— begin PROVIDED DATA —

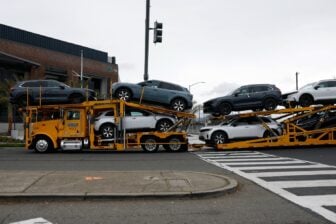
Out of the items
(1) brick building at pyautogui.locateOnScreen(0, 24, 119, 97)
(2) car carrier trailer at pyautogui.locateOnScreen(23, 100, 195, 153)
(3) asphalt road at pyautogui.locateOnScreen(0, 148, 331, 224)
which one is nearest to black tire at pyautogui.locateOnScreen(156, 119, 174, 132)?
(2) car carrier trailer at pyautogui.locateOnScreen(23, 100, 195, 153)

— end PROVIDED DATA —

§ **TO DO**
Copy out the text of every entry above word for word, leaving out the pictures.

§ **TASK OUTPUT**
Out of the items
(1) brick building at pyautogui.locateOnScreen(0, 24, 119, 97)
(2) car carrier trailer at pyautogui.locateOnScreen(23, 100, 195, 153)
(3) asphalt road at pyautogui.locateOnScreen(0, 148, 331, 224)
which one is nearest to black tire at pyautogui.locateOnScreen(156, 119, 174, 132)?
(2) car carrier trailer at pyautogui.locateOnScreen(23, 100, 195, 153)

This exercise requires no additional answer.